**REQUIRED WORK**
Count the lines in the records below that contain the string "Among", matching case exactly, and give only that number.

**THE RECORDS**
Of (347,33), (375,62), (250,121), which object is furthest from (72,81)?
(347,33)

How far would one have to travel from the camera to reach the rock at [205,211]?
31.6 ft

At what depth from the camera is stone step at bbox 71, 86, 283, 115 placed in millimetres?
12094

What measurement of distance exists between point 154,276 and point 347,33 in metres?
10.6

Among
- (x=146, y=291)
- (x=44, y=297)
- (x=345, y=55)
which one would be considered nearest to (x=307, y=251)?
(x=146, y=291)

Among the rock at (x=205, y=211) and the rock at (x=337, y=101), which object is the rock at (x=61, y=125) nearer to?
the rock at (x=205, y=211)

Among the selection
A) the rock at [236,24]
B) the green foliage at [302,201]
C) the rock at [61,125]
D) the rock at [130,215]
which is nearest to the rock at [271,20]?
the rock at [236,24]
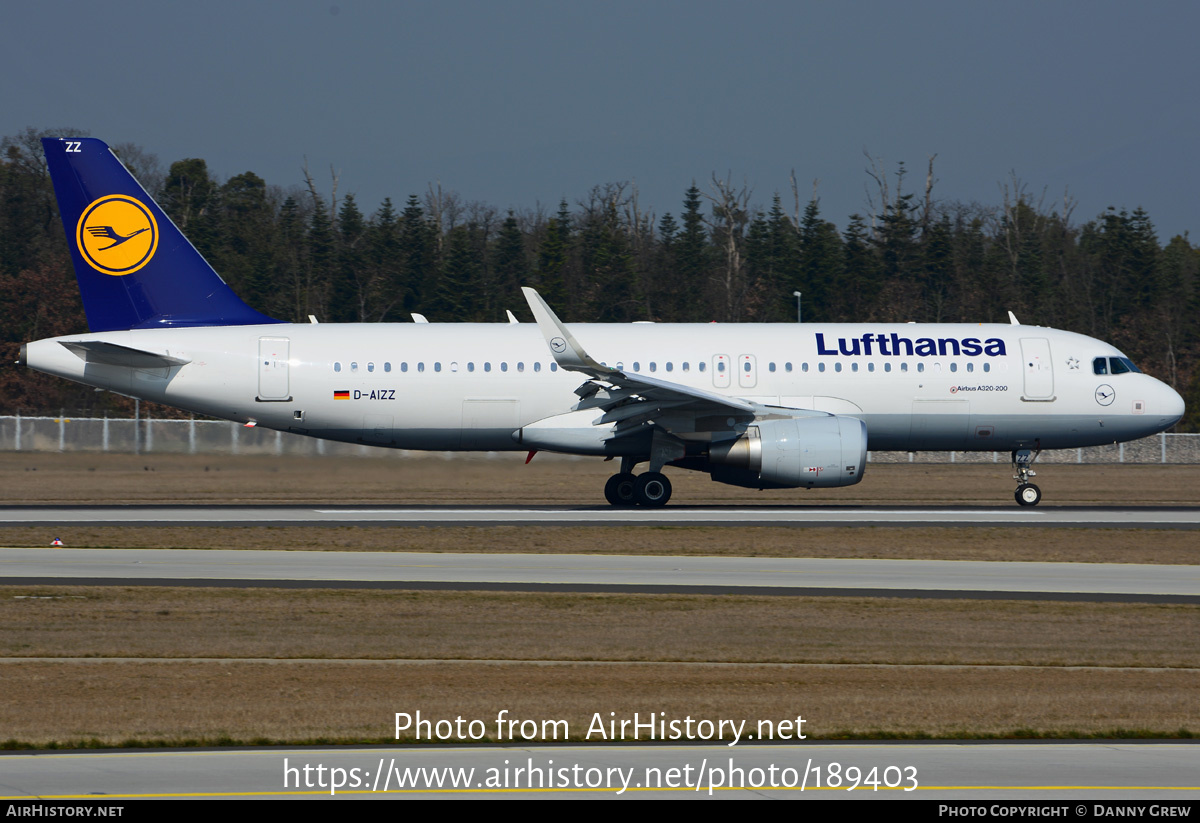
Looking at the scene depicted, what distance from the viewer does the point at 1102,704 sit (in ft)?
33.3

---

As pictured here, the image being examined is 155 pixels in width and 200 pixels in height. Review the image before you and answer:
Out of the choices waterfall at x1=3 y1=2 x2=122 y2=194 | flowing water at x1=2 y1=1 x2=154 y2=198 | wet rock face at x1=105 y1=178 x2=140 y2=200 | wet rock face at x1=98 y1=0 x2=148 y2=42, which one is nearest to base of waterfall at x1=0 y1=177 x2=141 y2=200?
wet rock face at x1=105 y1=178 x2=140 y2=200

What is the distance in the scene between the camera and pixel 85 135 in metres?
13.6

--

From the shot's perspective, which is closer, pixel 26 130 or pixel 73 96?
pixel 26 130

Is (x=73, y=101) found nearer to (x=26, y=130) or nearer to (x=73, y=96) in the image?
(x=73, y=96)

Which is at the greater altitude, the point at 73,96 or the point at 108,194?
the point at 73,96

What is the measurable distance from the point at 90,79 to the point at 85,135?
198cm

**ANSWER TO THIS EXERCISE**
3